Black Snow (Birds of a Feather Book 4)

Home > Other > Black Snow (Birds of a Feather Book 4) > Page 21
Black Snow (Birds of a Feather Book 4) Page 21

by Lena North


  “He was three years younger than me, and it was clear from the day he was born that he’d be the one in our generation that had the connection to the bird. I didn’t mind. Didn’t want it. They named him Oskar, although we never called him anything but Oz, and when the bird showed up, we knew why. Osprey. We’d had many kinds of birds in our family, but never an osprey.”

  “Are you listening, Bird?” I asked.

  “Of course,” she replied. “Would hear better if you open a door, though.”

  I got up and opened the doors leading out to the back porch and winked at her. She was sitting perched on the back of a chair just outside.

  “Bird will hear better like this,” I explained when the others just looked at me in surprise.

  We were approaching summer but it was early in the day, and it was in no way warm outside.

  “You’re Oz’ child alright. It’s just like him,” Aunt Bee sighed, and Sven chuckled.

  “It’s strange how it’s hereditary,” he said and continued talking about his brother. “Oz liked being outdoors more than anything. He liked climbing and skiing. Hiking, parachuting, mountain biking. Rafting. Anything that involved adrenaline, and he was there.”

  He paused and looked straight at me.

  “I’m not a coward, Snow. He didn’t know fear. There’s a difference.”

  I nodded, understanding that difference all too well.

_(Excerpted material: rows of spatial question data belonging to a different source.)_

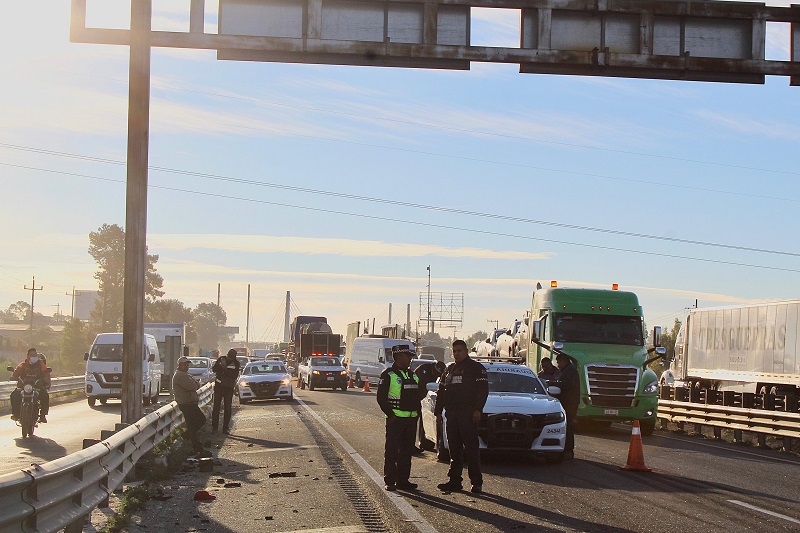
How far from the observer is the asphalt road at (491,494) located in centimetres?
1041

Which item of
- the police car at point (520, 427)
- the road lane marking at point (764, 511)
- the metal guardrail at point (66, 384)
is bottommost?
the metal guardrail at point (66, 384)

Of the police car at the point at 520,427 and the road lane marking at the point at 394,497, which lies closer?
the road lane marking at the point at 394,497

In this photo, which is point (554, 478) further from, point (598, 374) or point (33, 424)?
point (33, 424)

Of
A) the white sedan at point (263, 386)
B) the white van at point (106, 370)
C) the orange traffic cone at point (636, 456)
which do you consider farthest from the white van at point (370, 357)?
the orange traffic cone at point (636, 456)

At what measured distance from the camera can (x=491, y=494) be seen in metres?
12.6

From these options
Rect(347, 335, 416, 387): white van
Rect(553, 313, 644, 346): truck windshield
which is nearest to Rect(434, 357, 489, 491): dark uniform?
Rect(553, 313, 644, 346): truck windshield

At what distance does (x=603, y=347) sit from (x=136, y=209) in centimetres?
1305

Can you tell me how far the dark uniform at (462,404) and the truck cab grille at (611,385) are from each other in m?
11.4

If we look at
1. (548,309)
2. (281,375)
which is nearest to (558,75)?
(548,309)

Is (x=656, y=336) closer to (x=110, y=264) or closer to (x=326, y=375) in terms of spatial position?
(x=326, y=375)

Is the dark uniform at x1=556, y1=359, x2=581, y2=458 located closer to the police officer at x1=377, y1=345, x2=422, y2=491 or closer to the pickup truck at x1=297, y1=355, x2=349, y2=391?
the police officer at x1=377, y1=345, x2=422, y2=491

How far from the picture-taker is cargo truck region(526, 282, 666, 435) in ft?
80.3

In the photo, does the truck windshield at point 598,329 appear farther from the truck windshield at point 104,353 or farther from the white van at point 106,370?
the truck windshield at point 104,353

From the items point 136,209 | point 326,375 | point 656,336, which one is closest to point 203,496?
point 136,209
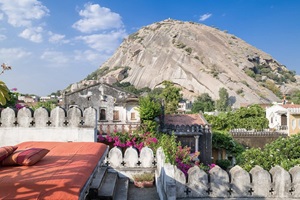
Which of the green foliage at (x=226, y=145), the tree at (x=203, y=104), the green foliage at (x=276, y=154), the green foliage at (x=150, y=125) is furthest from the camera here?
the tree at (x=203, y=104)

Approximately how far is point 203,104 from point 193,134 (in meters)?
44.7

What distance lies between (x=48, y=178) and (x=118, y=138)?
27.1 ft

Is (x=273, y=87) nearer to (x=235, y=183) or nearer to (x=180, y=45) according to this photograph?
(x=180, y=45)

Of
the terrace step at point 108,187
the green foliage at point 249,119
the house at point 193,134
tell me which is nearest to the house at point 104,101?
the house at point 193,134

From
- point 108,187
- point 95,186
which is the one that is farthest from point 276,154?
point 95,186

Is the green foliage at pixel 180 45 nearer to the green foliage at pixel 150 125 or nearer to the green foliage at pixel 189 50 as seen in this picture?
the green foliage at pixel 189 50

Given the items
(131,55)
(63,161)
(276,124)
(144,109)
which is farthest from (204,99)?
(63,161)

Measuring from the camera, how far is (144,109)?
1638 centimetres

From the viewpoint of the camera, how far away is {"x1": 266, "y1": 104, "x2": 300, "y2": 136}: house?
30.7 meters

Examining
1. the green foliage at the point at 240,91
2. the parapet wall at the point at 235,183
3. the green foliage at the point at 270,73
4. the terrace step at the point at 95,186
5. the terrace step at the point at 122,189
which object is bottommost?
the terrace step at the point at 122,189

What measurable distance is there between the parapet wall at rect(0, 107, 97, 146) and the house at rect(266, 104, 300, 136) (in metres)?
29.3

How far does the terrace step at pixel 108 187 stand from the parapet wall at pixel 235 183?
54.0 inches

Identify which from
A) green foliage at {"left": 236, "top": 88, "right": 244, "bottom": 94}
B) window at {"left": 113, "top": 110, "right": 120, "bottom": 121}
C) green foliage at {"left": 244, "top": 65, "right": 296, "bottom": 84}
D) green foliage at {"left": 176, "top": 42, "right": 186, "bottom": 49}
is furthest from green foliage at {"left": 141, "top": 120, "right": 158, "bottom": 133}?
green foliage at {"left": 244, "top": 65, "right": 296, "bottom": 84}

  “He and that bird of his, always off doing crazy shit. Cuts and bruises all over, broken bones, concussions… I thought Ma would have a stroke more than once, and Da did what he could to curb the worst antics, but it rarely worked. He’d shoot them that grin, the one which lit up a whole room, and tell them in a million words how what he was about to do made sense.”

  Uncle Sven suddenly took hold of his wife’s hand, and she watched him with her owlish, unblinking stare.

  “I’m not good with words,” he muttered.

  “You’re doing just fine,” she assured him.

  “Ma used to say that I got the important ones, and he got all the rest,” Uncle Sven shared with a small grin that was mostly a sigh.

  The grin faded as he turned to me, though.

  “Then he met your mother.”

  Oh.

  “She was amazing in so many ways. Stunningly gorgeous. Funny. She followed Oz into every crazy stunt and challenged him when no one else could, but she had a temper. You remember that part.”

  “Yeah, Uncle Sven,” I said quietly. “I remember.”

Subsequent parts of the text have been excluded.